==== 節選內容

GPT-SoVITS 整合包訓練GPT時出現錯誤:RuntimeError: unmatched '}' in format string

D:\GPT-SoVITS>runtime\python.exe webui.py
Running on local URL:  http://0.0.0.0:9874
"D:\GPT-SoVITS\runtime\python.exe" GPT_SoVITS/s1_train.py --config_file "TEMP/tmp_s1.yaml"
Seed set to 1234
Using 16bit Automatic Mixed Precision (AMP)
GPU available: True (cuda), used: True
TPU available: False, using: 0 TPU cores
IPU available: False, using: 0 IPUs
HPU available: False, using: 0 HPUs
<All keys matched successfully>
ckpt_path: None
[rank: 0] Seed set to 1234
Initializing distributed: GLOBAL_RANK: 0, MEMBER: 1/1
Traceback (most recent call last):
  File "D:\GPT-SoVITS\GPT_SoVITS\s1_train.py", line 171, in <module>
    main(args)
  File "D:\GPT-SoVITS\GPT_SoVITS\s1_train.py", line 147, in main
    trainer.fit(model, data_module, ckpt_path=ckpt_path)
  File "D:\GPT-SoVITS\runtime\lib\site-packages\pytorch_lightning\trainer\trainer.py", line 544, in fit
    call._call_and_handle_interrupt(
  File "D:\GPT-SoVITS\runtime\lib\site-packages\pytorch_lightning\trainer\call.py", line 43, in _call_and_handle_interrupt
    return trainer.strategy.launcher.launch(trainer_fn, *args, trainer=trainer, **kwargs)
  File "D:\GPT-SoVITS\runtime\lib\site-packages\pytorch_lightning\strategies\launchers\subprocess_script.py", line 102, in launch
    return function(*args, **kwargs)

========
==== 提供資料

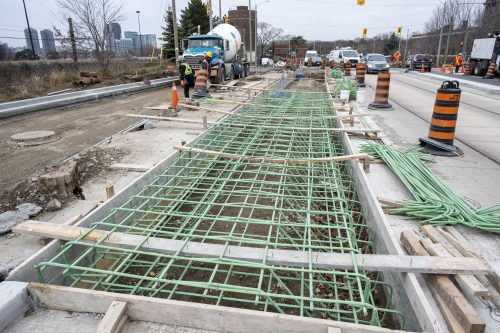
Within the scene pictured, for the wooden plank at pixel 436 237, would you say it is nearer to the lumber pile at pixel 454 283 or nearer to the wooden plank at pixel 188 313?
the lumber pile at pixel 454 283

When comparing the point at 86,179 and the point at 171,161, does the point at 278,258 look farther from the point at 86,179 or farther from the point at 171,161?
the point at 86,179

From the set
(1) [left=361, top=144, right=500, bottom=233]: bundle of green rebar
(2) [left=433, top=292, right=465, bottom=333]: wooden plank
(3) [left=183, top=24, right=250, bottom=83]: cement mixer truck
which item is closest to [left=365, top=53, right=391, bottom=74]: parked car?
(3) [left=183, top=24, right=250, bottom=83]: cement mixer truck

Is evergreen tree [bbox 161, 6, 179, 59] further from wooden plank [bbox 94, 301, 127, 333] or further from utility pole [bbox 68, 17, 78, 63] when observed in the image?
wooden plank [bbox 94, 301, 127, 333]

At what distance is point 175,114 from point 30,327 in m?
8.31

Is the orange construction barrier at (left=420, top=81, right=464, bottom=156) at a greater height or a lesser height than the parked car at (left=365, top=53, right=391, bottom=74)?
lesser

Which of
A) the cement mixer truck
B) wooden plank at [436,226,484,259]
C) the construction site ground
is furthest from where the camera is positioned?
the cement mixer truck

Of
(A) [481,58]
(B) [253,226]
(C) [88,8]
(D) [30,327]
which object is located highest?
(C) [88,8]

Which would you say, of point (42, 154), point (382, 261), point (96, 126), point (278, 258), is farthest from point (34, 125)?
point (382, 261)

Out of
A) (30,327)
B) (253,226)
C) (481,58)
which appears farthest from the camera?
(481,58)

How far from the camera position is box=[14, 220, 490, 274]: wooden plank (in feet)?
9.57

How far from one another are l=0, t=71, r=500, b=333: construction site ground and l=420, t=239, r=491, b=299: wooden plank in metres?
0.18

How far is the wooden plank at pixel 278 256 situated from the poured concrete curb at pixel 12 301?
0.69 meters

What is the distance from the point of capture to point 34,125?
34.2 feet

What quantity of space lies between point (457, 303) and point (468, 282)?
1.15 feet
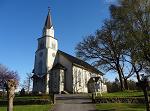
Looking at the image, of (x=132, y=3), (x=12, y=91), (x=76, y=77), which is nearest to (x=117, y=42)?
(x=132, y=3)

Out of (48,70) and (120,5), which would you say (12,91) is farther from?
(48,70)

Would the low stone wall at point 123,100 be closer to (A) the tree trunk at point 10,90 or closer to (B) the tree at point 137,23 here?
(B) the tree at point 137,23

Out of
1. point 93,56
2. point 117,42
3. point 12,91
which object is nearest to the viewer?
point 12,91

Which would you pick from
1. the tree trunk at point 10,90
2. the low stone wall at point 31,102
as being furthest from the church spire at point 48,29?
the tree trunk at point 10,90

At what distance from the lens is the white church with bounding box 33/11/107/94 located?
204 feet

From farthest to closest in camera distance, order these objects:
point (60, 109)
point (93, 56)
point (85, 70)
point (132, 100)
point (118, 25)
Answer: point (85, 70), point (93, 56), point (118, 25), point (132, 100), point (60, 109)

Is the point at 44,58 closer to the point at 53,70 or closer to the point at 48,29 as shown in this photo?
the point at 53,70

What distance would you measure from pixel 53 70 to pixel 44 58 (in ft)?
12.8

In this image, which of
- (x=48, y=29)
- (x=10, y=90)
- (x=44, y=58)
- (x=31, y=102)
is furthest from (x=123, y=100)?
(x=48, y=29)

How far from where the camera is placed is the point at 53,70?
63875 mm

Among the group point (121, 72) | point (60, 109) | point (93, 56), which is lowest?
point (60, 109)

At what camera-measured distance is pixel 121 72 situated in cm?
5359

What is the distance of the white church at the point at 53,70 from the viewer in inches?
2445

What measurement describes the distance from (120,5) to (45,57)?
31.4 meters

========

# 待辦事項 1:
報錯記錄中,隨機種子被設為多少?
# 待辦事項 2:
把報錯記錄中從「GPT-SoVITS 整合包訓練GPT時出現錯誤:RuntimeError: unmatched」開始、到「Mixed Precision (AMP)」結束的部分一字不改地照抄下來。
上述資料是另行提供的材料,與報錯記錄分開。

# 輸出結果 1:
1234

# 輸出結果 2:
GPT-SoVITS 整合包訓練GPT時出現錯誤:RuntimeError: unmatched '}' in format string

D:\GPT-SoVITS>runtime\python.exe webui.py
Running on local URL:  http://0.0.0.0:9874
"D:\GPT-SoVITS\runtime\python.exe" GPT_SoVITS/s1_train.py --config_file "TEMP/tmp_s1.yaml"
Seed set to 1234
Using 16bit Automatic Mixed Precision (AMP)